While it is not a common form of installation, there may exist a situation where slot 27 should be located at some point further removed from base edge 18 , for example, extending at a point intermediate the height of rear wall 16 , and such a configuration is also contemplated in the instant invention.

As will be apparent to the skilled artisan, a modification of the end dam assembly described herein for a U-shaped channel could be easily be configured for an L-shaped or otherwise configured channel that would benefit from the incorporation of a suitable, easily installed end dam for the purpose of inhibiting the flow of entrapped water out the ends of the channel.

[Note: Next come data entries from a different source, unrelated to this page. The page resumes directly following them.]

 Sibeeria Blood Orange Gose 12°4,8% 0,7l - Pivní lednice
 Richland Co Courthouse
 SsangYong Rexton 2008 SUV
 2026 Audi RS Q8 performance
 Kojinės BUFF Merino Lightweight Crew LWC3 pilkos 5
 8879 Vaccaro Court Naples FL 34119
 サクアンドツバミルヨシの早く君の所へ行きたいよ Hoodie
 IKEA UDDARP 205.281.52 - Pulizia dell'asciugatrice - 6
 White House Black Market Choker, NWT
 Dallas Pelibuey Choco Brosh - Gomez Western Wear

As will be apparent to the skilled artisan, a number of variations and modifications can be made to the structure described above without departing from the spirit and scope of the invention. All such modifications and changes are clearly contemplated as being within the scope of the appended claims.

Claims

1. An end dam for a generally U-shaped moisture management channel having a base, an upstanding front wall, an upstanding rear wall extending from said base comprising:A) a vertical wall having a front and a rear surface and a base edge; B) a first flange extending at approximately a right angle from the rear surface in the area of the vertical wall base edge and integrally formed therewith, and having a distal edge and a base edge; and C) a second flange having a base edge extending from and integrally formed with said rear wall, spaced apart from the first flange and extending angularly away from said rear surface toward said first flange distal edge thereby defining a slot between said first flange and said second flange for engagement with at least one of said opposing base ends, and wherein said vertical wall has opposing vertical edges and a portion of said opposing vertical edges and said first and second flanges is cutaway to provide wings or extensions of said vertical wall that extend beyond said first and second flanges.

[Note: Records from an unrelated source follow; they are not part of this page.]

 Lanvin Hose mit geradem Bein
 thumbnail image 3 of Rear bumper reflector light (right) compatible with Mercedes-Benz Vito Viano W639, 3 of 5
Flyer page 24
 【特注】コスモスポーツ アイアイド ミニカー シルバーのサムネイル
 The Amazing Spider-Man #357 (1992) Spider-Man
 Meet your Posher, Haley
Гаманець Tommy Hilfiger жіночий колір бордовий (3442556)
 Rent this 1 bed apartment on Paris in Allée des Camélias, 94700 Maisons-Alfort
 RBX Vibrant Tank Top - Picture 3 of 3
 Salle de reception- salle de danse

2. In combination:I) a generally U-shaped moisture management channel comprising: A) an elongated base having opposing longitudinal edges; and B) an upstanding front wall and an upstanding rear wall extending along said opposing longitudinal edges; and II) an end dam comprising: A) a vertical wall having a front and a rear surface and a base edge; B) a first flange extending at approximately a right angle from the rear surface in the area of the vertical wall base edge and integrally formed therewith, and having a distal edge and a base edge; and C) a second flange having a base edge extending from and integrally formed with said rear wall, spaced apart from the first flange and extending angularly away from said rear surface toward said first flange distal edge thereby defining a slot between said first flange and said second flange, wherein said slot frictionally engages said base, said vertical wall has opposing vertical edges, said upstanding front and rear walls have ends, said opposing vertical edges abut the ends of said upstanding front and rear walls and a portion of said opposing vertical edges and said first and second flanges is cutaway to provide wings or extensions of said vertical wall that extend beyond said first and second flanges.

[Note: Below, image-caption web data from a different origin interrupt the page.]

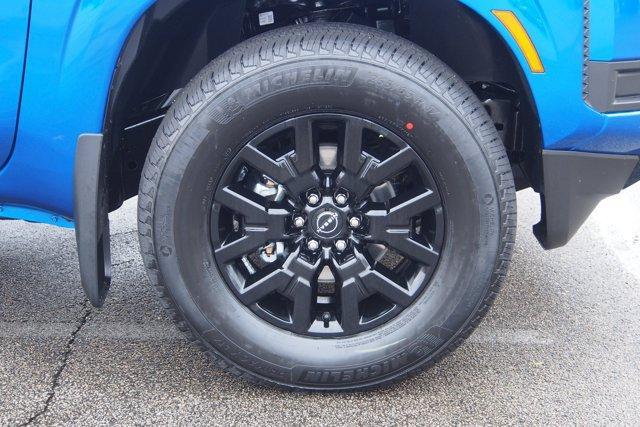 new 2026 Nissan Frontier car, priced at $40,065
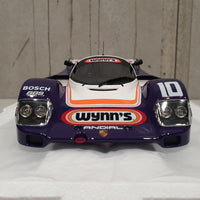 Porsche 962 1987 IMSA Daytona 24 Hours 5th Hotchkis Racing #10 1:18 Resin Diecast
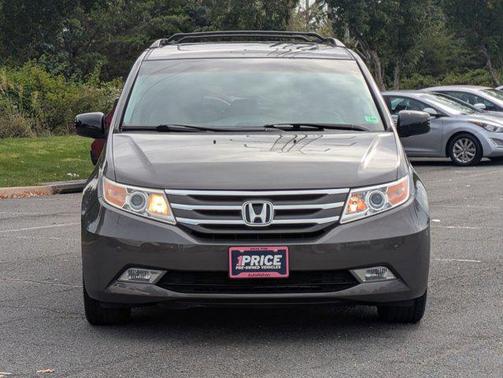 2012 Honda Odyssey Touring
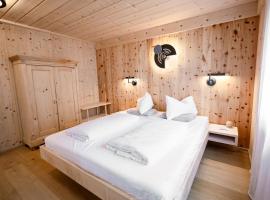 Ferienwohnung Waldzauber Erleben，位于Steinen的酒店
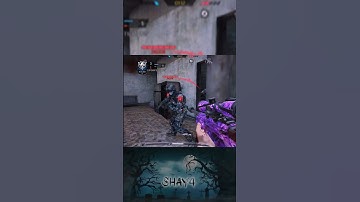 Was he using a pistol 💀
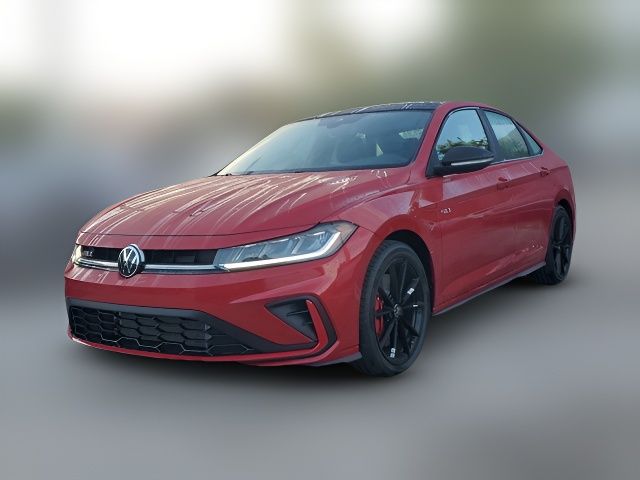 2025 Volkswagen Jetta GLI Autobahn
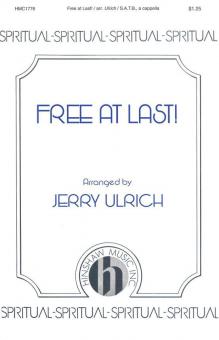 Free At Last!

3. An end dam for a moisture management channel having a base, at least one upstanding wall extending from said base and opposing ends comprising:A) a vertical wall having a front and a rear surface and a base edge; B) a first flange extending at approximately a right angle from the rear surface in the area of the vertical wall base edge and integrally formed therewith, and having a distal edge and a base edge; and C) a second flange having a base edge extending from and integrally formed with said rear wall, spaced apart from the first flange and extending angularly away from said rear surface toward said first flange distal edge thereby defining a slot between said first flange and said second flange for engagement with at least one of said base ends, wherein said vertical wall has opposing vertical edges and a portion of said opposing vertical edges and said first and second flanges is cutaway to provide wings or extensions of said vertical wall that extend beyond said first and second flanges.